Many of Stewart’s guests/competitors congratulated him in Victory Lane before leaving the track.
“You don’t see this any place else but Eldora,” remarked the elder Stewart. “Before the guys leave, they always ask, ‘Can we come back?'”
Best in show
Clint Bowyer had the pole for the main event, but Kenny Wallace led the first 12 laps. It wasn’t until Bowyer knocked Wallace out of the way on the Lap 21 restart that he could attempt to chase Stewart.
“I didn’t mean it,” Bowyer said. “Kenny spun his tires on his restart and kind of came across my nose. I tried to miss it, but he was already spinning. That’s the thing about these cars. You break traction, and you can’t get it back.

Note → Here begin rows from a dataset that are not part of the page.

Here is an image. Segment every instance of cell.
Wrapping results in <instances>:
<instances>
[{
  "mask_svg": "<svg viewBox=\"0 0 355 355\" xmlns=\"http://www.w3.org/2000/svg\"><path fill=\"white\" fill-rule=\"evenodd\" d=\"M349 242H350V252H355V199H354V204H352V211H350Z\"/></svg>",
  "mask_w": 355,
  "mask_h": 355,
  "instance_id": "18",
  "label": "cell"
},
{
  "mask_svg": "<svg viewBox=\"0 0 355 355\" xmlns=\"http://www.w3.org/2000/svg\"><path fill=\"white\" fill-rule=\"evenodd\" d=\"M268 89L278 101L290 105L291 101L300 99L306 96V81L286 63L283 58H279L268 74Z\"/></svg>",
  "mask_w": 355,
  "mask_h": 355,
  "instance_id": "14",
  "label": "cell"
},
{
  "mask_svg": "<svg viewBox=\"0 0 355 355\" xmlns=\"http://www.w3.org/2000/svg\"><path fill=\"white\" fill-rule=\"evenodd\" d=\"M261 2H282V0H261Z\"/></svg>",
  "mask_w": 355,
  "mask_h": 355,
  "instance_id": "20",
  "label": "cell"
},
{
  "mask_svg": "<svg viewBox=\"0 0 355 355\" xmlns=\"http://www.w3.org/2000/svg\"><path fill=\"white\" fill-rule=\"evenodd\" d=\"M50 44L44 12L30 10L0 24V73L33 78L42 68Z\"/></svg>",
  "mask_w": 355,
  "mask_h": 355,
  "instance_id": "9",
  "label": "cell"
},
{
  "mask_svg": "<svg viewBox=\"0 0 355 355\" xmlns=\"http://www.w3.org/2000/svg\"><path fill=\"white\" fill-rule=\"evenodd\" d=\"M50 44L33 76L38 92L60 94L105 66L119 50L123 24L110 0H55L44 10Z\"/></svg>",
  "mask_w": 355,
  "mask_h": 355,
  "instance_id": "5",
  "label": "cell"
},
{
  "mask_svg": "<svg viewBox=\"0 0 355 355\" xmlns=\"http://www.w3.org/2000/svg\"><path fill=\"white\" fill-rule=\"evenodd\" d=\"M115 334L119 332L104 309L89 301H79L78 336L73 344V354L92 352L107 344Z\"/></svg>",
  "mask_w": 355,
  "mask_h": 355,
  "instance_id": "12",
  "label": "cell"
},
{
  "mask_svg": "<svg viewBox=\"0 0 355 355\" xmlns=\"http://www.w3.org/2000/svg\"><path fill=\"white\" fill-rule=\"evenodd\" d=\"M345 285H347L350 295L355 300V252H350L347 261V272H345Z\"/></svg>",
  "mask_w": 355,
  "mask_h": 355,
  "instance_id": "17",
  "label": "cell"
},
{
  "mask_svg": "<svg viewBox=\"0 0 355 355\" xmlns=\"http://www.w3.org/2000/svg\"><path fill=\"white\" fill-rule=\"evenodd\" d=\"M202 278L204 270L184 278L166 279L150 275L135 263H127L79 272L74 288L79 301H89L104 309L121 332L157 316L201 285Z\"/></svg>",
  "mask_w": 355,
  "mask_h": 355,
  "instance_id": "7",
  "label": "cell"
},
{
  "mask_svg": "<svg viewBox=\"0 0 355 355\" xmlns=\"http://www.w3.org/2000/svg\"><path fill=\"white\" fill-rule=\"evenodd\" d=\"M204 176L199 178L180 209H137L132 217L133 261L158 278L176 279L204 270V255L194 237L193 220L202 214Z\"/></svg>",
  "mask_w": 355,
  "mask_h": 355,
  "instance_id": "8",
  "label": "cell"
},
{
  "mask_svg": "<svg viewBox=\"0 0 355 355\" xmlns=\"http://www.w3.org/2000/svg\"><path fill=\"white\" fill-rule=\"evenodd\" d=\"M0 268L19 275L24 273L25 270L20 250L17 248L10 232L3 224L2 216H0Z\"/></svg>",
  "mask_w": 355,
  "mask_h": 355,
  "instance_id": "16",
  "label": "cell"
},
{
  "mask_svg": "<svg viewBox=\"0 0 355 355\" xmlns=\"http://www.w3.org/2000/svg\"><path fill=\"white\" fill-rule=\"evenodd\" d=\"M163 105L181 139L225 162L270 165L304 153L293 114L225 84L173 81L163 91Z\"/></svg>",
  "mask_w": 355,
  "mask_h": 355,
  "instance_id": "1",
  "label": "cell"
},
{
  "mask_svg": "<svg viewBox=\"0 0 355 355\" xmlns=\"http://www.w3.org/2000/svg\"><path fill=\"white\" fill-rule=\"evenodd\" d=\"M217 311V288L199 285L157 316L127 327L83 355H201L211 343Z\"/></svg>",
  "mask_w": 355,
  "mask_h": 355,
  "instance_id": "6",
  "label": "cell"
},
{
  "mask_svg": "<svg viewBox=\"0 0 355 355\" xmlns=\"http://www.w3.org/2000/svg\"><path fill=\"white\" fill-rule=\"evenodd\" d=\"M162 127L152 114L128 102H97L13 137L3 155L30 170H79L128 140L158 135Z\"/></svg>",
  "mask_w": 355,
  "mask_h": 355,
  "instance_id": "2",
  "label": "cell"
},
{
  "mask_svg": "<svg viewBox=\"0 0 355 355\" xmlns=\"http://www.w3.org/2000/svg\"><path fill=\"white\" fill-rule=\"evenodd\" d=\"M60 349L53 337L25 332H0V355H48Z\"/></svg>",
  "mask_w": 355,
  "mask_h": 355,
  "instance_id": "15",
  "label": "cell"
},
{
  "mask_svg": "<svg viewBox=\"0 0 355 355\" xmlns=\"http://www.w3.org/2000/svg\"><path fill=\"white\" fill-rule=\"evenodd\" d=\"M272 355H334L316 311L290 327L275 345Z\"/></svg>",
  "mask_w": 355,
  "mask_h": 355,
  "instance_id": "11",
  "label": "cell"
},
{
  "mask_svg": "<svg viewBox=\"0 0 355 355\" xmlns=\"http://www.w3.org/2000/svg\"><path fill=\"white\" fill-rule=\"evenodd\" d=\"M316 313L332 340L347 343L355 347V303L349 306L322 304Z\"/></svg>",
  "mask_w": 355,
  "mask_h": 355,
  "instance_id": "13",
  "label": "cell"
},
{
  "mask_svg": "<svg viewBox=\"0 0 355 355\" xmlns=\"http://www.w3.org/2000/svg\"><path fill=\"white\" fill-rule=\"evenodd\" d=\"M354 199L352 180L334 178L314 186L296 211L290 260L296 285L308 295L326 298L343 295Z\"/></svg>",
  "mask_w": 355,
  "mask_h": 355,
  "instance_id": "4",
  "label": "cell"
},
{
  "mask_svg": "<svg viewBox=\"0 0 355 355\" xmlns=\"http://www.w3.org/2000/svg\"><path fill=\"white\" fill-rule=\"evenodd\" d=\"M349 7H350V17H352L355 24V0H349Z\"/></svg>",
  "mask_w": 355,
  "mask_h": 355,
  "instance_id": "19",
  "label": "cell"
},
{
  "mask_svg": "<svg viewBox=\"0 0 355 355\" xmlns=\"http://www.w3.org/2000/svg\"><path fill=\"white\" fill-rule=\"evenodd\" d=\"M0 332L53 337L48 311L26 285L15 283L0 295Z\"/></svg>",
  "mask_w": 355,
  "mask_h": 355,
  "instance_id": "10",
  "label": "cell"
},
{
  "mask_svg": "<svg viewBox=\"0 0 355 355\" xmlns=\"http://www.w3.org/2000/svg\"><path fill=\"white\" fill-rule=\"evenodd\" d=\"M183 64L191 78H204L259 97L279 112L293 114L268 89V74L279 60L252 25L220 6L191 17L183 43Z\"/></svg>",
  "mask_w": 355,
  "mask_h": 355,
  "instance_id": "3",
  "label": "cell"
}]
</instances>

“But it was fun. The cushion, that’s dirt racing. You never know what you’re going to have. Some nights it’s on top. Some nights it’s on the bottom. Some night you’ve got both. It was certainly on the top tonight.”
Stewart led the final 18 laps and finished 3.358 seconds ahead of Bowyer’s golden Cheerios car — a paint scheme the team spent the last two months trying to keep secret.
Kasey Kahne’s experience racing in five different classes at Eldora paid off in the second heat.
Kahne had extended his lead by nearly one-third of the track before beating Matt Kenseth to the line.
“I drove it as hard as I could,” Kahne said of his Scott Bloomquist-prepared car.
Kahne started the main event eighth but finished ninth.
Jimmie Johnson topped the first heat from the pole in his second start at Eldora. What did he do to prepare?
“Not a damn thing,” Johnson said. “I just came again. In first practice, I was terrible. I felt better in second practice.
“I was scared to death (in the first heat race) that Tony was going to get me, so I ran as hard as I could.”
Johnson finished the Prelude 10th, but his father Gary said winning the heat races was “as good as winning Darlington.”
Seen in the garage
NASCAR legend Leonard Wood took in the festivities from the top of Tony Stewart’s hauler.
Stewart feted his sponsor Johnny Morris, owner of Bass Pro Shops, with the Prelude trophy. Morris & Co. then proceeded to take a celebratory lap at a sporty speed around the track.
Johnson and Ryan Newman carried T-shirt cannons resembling Gillette razors on the parade laps.